How about this. Compiler is gcc 4.9.0 mingw x64:
void triad(float *x, float *y, float *z, const int n) {
float k = 3.14159f;
intptr_t i;
__m256 k4 = _mm256_set1_ps(k);
for(i = -n; i < 0; i += 8) {
_mm256_store_ps(&z[i+n], _mm256_add_ps(_mm256_load_ps(&x[i+n]), _mm256_mul_ps(k4, _mm256_load_ps(&y[i+n]))));
}
}
gcc -c -O3 -march=corei7 -mavx2 triad.c
0000000000000000 <triad>:
0: 44 89 c8 mov eax,r9d
3: f7 d8 neg eax
5: 48 98 cdqe
7: 48 85 c0 test rax,rax
a: 79 31 jns 3d <triad+0x3d>
c: c5 fc 28 0d 00 00 00 00 vmovaps ymm1,YMMWORD PTR [rip+0x0]
14: 4d 63 c9 movsxd r9,r9d
17: 49 c1 e1 02 shl r9,0x2
1b: 4c 01 ca add rdx,r9
1e: 4c 01 c9 add rcx,r9
21: 4d 01 c8 add r8,r9
24: c5 f4 59 04 82 vmulps ymm0,ymm1,YMMWORD PTR [rdx+rax*4]
29: c5 fc 58 04 81 vaddps ymm0,ymm0,YMMWORD PTR [rcx+rax*4]

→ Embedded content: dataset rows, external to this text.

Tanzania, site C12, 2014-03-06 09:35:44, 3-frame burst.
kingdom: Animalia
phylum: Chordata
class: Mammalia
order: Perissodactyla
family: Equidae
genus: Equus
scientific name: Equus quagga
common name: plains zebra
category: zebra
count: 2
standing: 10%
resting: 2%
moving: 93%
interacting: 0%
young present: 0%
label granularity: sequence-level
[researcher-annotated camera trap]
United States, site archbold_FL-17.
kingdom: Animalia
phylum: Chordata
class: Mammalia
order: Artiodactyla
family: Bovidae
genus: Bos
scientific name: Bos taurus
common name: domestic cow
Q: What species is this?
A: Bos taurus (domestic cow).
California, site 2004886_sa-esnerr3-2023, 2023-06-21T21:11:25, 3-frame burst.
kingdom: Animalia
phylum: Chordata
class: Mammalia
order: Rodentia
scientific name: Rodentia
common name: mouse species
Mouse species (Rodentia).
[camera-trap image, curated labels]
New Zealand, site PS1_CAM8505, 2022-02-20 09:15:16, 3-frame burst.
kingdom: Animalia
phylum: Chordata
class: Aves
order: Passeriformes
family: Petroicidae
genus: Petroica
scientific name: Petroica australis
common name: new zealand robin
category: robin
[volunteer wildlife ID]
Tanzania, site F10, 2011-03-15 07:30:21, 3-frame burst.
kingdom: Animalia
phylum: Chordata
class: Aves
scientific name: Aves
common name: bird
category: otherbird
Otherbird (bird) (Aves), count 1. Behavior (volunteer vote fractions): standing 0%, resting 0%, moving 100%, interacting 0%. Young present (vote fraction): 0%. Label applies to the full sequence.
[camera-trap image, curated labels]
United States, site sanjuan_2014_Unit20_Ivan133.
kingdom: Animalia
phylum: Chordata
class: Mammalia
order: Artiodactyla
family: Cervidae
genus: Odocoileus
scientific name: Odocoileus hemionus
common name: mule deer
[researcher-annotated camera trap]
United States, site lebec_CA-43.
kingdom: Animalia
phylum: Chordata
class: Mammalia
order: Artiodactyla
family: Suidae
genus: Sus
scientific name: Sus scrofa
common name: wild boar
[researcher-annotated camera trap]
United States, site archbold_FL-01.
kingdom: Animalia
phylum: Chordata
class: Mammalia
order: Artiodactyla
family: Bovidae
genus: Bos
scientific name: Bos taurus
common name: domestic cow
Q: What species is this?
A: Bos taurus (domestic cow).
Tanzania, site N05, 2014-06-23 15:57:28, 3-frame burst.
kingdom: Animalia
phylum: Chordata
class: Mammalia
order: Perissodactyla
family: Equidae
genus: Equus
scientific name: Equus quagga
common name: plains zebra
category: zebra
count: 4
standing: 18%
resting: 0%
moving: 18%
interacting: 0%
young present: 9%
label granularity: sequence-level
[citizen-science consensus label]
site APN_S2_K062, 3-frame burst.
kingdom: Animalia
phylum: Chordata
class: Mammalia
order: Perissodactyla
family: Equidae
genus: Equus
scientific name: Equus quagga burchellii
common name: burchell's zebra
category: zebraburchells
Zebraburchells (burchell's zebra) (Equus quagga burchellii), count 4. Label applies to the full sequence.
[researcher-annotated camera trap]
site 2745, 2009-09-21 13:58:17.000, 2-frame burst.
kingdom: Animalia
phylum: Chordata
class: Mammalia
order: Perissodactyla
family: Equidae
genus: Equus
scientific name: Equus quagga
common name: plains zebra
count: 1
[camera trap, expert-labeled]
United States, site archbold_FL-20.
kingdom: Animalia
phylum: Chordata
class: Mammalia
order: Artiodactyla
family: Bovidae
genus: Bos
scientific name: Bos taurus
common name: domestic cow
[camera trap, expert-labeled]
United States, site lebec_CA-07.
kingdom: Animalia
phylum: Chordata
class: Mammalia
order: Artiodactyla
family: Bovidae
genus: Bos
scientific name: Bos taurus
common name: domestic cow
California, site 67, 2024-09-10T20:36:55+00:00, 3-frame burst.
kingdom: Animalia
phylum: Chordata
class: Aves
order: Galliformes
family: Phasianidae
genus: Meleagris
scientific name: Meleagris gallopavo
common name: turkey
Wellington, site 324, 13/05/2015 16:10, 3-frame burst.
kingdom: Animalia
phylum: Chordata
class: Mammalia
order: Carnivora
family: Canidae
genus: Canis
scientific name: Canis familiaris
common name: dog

2e: c4 c1 7c 29 04 80 vmovaps YMMWORD PTR [r8+rax*4],ymm0
34: 48 83 c0 08 add rax,0x8
38: 78 ea js 24 <triad+0x24>
3a: c5 f8 77 vzeroupper
3d: c3 ret
Like your hand written code, gcc is using 5 instructions for the loop. The gcc code uses scale=4 where yours uses scale=1. I was able to get gcc to use scale=1 with a 5 instruction loop, but the C code is awkward and 2 of the AVX instructions in the loop grow from 5 bytes to 6 bytes.